══ 所给文本

图像的分析方法最简单的就是灰度值,在字符密度较大时能以很简单的方式达到效果。更准确的方法是对块内像素与准备好的字符取样图像素对比,得出最相近的字符,由于这个方法效率较低,更适合生成静态图片。
文中实现了一个根据灰度判断的方法,和一个采取了及其简单的形状判断与直接映射查找字符的方法(上面黄色背景图片的边缘)。
替换字符的方法是根据原图像小块所采用的字符,对一张准备好的字符图采样。
C#后处理脚本
首先是后处理脚本基类
using UnityEngine;
using System.Collections;
[ExecuteInEditMode]
[RequireComponent (typeof(Camera))]
public class PostEffectsBase : MonoBehaviour {
protected void CheckResources() {
bool isSupported = CheckSupport();
if (isSupported == false) {
NotSupported();
}
}
protected bool CheckSupport() {
if (SystemInfo.supportsImageEffects == false)

════

_任务要求 A_. 所给文本认为哪种图像分析方法最简单?
_任务要求 B_. 请用两句话概括所给文本。
_任务要求 C_. 所给文本的代码里出现了哪些方法名(包括定义的和调用的)?

══ 数据节选

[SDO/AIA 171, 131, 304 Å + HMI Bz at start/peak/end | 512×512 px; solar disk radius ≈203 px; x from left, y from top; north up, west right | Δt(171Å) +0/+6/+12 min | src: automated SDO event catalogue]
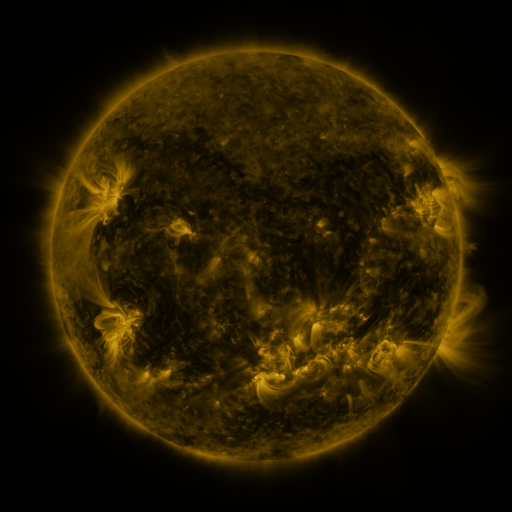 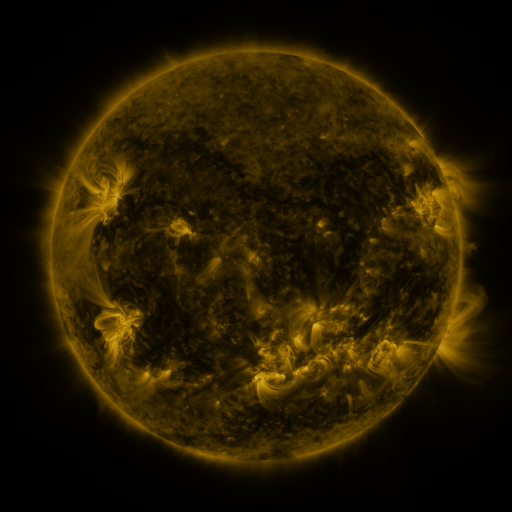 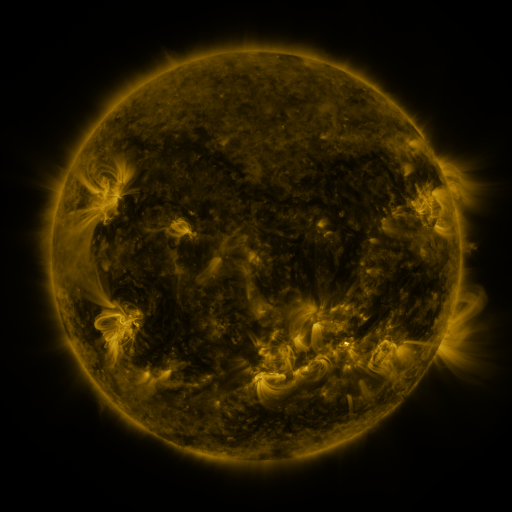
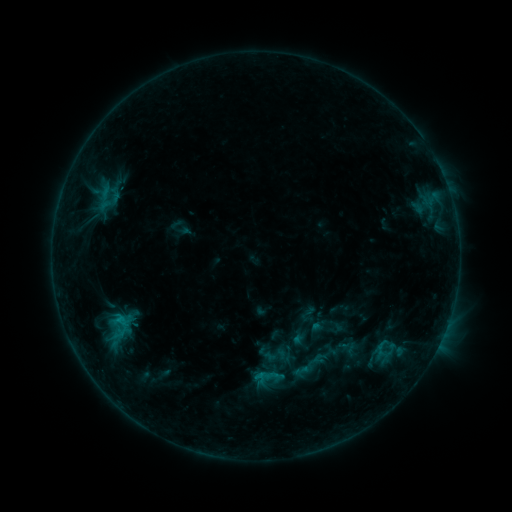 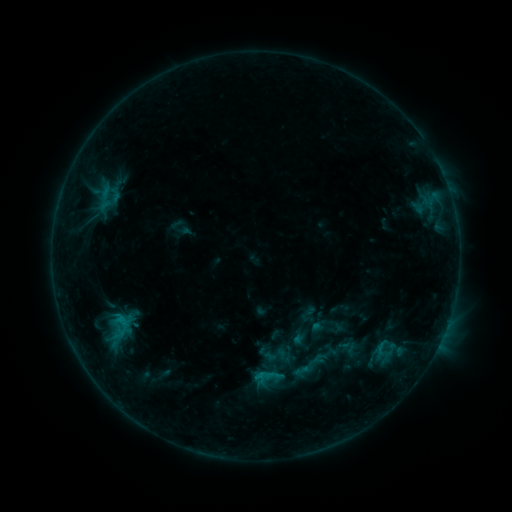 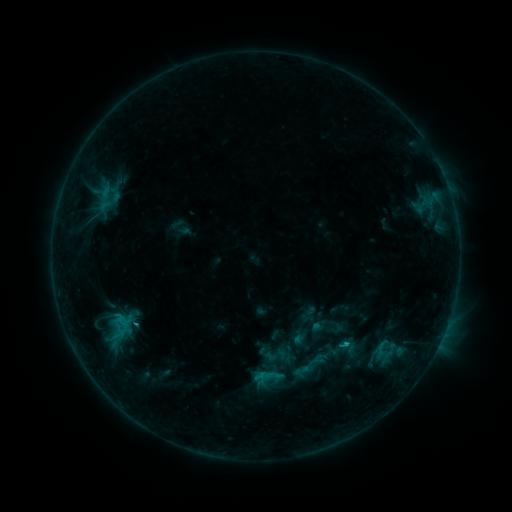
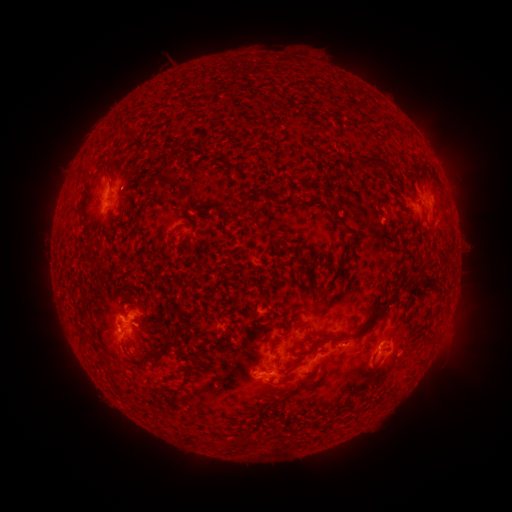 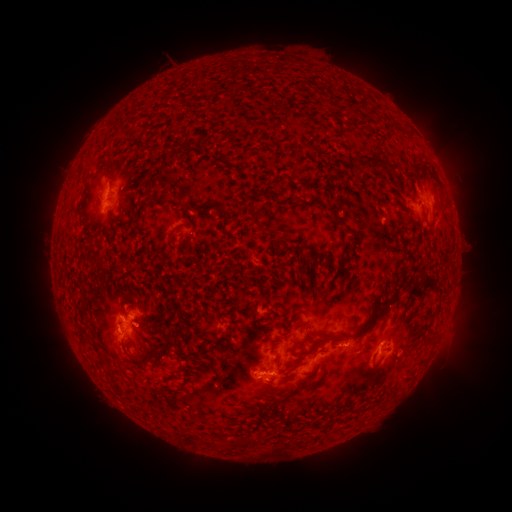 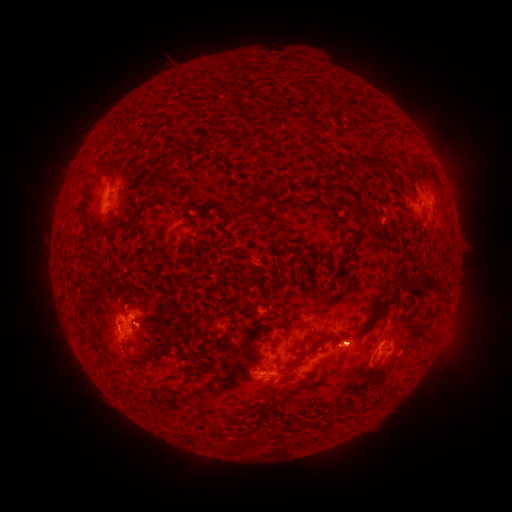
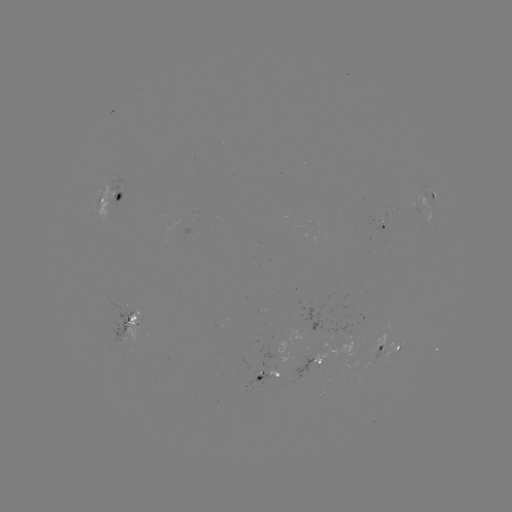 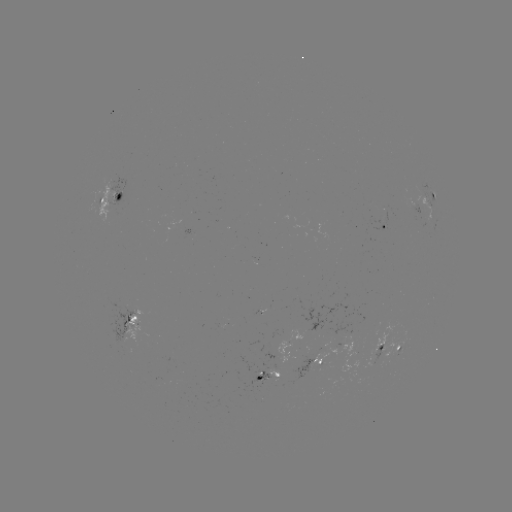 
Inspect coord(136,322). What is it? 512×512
C1.4 flare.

════

_任务解答 A_. 最简单的方法是看灰度值。

_任务解答 B_. 图像分析最简单的方法是看灰度值,更准确的方法是把块内像素与准备好的字符取样图对比,但效率较低,更适合生成静态图片。文中实现了一种按灰度判断的方法和一种用简单形状判断加直接映射查找字符的方法,替换字符时则按原图小块所用的字符对准备好的字符图采样。

_任务解答 C_. CheckResources、CheckSupport、NotSupported